I found that querying the databases “on the fly” to get the column names or the distinct values of each columns takes a while and makes my apps unenjoyable to use. The idea I came up with is to get ALL the distinct values in a script in a script that lives in a cronjob, then have the shiny app simply load these distinct values (and column data types) at startup.

The {shinydbanalysis} offer the following modules you can use in your own apps:

  • table_picker_server() , allows the user to pick the table they want to use. The table must exist in the pool and also have had create_column_info("tablename", pool, "column_info") run to create it’s metadata file.
  • filter_builder_server() allows the user to create the filters they want.
  • group_builder_server() allows the user to select the grouping (categorical) variables they want to use
  • summary_builder_server() allows the user to select the summary functions they want to use (count, max, min ,mean) and on which (numeric) variables they want to apply them
  • data_fetcher_server() creates a sql query from all of the above and returns the fetched table.

Installation

# install.packages("devtools")
devtools::install_github("SimonCoulombe/shinydbanalysis")

Quick Start: Built-in App “run_app” with Example Data

library(shinydbanalysis)
library(duckdb) # for local database example
library(pool)
library(ggplot2)  # for the diamonds dataset
library(gapminder) # for gapminder dataset 
library(arrow) # we save as parquet files  
library(dplyr) 
library(AzureStor) # we can save column info to ADLS directly instead of local hardrive for deployment on servers

gapdata <- gapminder::gapminder %>%  mutate(date = as.Date(paste0(year, "-01-01"))) %>% filter(year >= 1990)
# Create a DuckDB connection pool (in-memory database)
pool <- dbPool(
  drv = duckdb::duckdb(),
  dbdir = ":memory:"
)

# Load some example datasets
dbWriteTable(pool, SQL("diamonds"), ggplot2::diamonds)    # using the SQL() functions helps when trying to write a table to a schema, and doesnt hurt otherwise.
dbWriteTable(pool, SQL("iris"), iris)
dbWriteTable(pool, SQL("gapdata"), gapdata)
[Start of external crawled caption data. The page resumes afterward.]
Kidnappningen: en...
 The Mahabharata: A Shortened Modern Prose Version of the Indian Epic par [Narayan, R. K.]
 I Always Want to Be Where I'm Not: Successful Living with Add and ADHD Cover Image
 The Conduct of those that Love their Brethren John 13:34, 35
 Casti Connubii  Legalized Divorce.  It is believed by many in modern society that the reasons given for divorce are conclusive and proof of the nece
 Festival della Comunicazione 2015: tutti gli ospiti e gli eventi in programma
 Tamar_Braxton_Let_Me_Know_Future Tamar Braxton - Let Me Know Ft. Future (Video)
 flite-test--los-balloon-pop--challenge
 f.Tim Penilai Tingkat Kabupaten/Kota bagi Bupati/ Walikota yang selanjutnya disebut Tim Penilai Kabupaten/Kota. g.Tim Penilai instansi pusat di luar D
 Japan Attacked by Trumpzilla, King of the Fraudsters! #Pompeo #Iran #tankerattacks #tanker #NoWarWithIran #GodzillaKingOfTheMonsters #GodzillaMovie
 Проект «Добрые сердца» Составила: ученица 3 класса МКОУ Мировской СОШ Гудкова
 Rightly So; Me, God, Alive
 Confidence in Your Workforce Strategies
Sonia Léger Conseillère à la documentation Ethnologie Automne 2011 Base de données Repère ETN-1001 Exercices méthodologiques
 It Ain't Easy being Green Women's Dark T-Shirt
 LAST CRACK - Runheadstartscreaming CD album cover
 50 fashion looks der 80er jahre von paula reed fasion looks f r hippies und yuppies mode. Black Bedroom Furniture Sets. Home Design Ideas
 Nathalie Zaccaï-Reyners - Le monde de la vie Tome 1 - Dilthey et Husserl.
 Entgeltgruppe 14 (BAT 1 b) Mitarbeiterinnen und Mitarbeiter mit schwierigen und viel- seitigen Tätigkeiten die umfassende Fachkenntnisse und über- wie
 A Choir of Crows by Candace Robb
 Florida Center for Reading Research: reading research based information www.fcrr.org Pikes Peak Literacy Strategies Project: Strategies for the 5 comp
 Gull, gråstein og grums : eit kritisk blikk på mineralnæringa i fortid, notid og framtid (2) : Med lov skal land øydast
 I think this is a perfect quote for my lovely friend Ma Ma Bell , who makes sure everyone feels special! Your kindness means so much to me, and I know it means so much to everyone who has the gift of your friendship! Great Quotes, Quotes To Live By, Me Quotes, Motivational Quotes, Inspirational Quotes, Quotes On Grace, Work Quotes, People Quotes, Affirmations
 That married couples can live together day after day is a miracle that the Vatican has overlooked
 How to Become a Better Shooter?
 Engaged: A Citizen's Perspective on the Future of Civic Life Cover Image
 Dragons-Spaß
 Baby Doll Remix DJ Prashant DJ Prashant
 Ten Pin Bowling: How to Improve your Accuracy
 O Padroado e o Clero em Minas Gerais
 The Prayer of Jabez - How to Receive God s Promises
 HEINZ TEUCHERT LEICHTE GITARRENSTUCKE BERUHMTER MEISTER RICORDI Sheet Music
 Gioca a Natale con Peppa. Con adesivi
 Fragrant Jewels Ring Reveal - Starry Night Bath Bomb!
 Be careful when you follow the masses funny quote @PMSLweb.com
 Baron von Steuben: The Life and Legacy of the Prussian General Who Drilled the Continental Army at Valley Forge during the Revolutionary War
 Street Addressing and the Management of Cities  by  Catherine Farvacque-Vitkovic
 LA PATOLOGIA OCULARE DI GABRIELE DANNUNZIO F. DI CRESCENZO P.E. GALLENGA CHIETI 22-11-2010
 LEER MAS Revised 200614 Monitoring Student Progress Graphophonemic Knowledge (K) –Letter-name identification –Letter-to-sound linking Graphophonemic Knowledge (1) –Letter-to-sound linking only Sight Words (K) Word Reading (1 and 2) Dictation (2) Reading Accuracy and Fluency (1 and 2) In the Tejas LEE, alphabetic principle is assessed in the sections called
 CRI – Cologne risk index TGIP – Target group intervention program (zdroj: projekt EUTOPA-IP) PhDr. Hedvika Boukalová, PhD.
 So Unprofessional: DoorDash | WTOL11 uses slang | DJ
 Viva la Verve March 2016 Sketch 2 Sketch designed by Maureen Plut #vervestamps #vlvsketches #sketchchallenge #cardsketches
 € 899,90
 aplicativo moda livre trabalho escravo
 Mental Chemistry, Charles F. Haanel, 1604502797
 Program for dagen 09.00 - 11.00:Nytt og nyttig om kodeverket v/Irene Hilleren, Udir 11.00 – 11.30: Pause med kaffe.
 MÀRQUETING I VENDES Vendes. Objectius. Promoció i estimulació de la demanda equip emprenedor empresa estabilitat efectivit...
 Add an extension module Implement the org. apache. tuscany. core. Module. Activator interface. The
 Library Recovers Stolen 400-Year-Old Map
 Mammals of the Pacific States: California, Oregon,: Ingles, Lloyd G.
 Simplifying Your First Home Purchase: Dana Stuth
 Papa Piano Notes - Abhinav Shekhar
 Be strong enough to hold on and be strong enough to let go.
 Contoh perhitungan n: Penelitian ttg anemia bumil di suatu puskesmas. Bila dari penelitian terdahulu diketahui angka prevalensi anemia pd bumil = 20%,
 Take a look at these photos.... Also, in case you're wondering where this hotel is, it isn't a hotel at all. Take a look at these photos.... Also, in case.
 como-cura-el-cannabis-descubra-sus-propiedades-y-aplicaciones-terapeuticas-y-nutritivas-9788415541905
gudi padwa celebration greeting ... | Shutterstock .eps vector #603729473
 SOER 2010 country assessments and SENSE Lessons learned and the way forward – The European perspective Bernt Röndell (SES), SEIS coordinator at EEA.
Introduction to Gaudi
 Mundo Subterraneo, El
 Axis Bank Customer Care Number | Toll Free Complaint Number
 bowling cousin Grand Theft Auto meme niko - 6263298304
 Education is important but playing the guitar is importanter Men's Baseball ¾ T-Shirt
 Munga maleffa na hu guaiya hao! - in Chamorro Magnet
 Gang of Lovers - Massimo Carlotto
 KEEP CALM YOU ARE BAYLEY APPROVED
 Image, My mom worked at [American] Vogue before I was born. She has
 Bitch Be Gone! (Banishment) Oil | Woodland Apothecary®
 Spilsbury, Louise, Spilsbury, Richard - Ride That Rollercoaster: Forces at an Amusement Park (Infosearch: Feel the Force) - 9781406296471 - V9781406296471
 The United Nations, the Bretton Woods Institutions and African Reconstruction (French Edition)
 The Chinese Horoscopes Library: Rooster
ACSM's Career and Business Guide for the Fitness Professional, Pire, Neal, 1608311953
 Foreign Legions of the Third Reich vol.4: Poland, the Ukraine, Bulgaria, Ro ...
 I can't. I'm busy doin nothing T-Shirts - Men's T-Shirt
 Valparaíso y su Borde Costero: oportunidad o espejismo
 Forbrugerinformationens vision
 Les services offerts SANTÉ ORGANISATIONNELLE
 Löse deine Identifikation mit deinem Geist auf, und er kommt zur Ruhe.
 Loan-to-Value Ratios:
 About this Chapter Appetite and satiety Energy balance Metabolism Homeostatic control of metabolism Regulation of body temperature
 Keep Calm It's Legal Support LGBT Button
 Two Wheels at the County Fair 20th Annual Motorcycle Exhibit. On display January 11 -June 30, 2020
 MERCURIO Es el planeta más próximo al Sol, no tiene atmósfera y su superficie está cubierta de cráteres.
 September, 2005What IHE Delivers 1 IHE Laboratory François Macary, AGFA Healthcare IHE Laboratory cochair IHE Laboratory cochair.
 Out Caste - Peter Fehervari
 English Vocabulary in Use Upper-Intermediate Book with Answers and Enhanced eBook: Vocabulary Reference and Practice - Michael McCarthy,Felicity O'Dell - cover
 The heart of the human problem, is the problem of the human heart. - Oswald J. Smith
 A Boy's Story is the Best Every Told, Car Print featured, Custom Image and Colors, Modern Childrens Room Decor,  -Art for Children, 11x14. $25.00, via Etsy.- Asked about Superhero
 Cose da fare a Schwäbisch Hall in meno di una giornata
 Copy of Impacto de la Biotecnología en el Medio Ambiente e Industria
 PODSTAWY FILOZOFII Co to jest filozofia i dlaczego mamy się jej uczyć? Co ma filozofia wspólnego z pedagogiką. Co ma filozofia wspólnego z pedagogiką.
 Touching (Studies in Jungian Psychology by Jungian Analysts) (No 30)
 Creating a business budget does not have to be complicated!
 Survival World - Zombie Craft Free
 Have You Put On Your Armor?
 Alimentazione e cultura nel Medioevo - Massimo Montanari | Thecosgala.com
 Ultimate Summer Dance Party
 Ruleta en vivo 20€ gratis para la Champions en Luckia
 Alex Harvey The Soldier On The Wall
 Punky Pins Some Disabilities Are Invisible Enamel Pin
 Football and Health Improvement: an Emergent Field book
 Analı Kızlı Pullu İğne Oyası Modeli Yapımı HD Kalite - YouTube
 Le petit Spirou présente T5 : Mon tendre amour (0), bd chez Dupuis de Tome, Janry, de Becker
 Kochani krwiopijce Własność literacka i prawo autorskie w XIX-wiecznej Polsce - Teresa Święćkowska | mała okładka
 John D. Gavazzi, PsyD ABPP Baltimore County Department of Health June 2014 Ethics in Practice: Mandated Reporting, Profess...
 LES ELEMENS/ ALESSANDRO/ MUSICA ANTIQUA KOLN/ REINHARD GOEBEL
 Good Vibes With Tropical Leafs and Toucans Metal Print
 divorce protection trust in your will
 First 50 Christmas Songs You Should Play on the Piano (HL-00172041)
# Generate column information for each table
create_column_info("diamonds", pool)
create_column_info("iris", pool)
create_column_info("gapdata", pool)

metadata_df <- read_column_info(
    tablename = "diamonds",
    storage_type = "local",
    local_dir = "column_info"
  )

# Launch the app-
# Local storage
run_app(
  pool = pool,
  storage_type = "local",
  local_dir = "column_info"
)

# ADLS storage
#run_app(
#   pool = pool,
#   storage_type = "adls",
#   adls_endpoint = "https://myaccount.dfs.core.windows.net",
#   adls_container = "mycontainer",
#   sas_token = "mysastoken"
# )

Dataset Analysis Tool

Dataset Analysis Tool

Building a Custom App (Diamond Analysis)

For more control, you can build your own Shiny app using the package’s components. Here we build a custom app that will plot the diamond data when it isnt grouped.

library(shinydbanalysis)
library(duckdb)
library(pool)
library(ggplot2)
library(dplyr)

# Create a DuckDB connection pool (in-memory database)
pool <- dbPool(
  drv = duckdb::duckdb(),
  dbdir = ":memory:"
)

# Set up data
dir.create("column_info", showWarnings = FALSE)
dbWriteTable(pool, "diamonds", ggplot2::diamonds)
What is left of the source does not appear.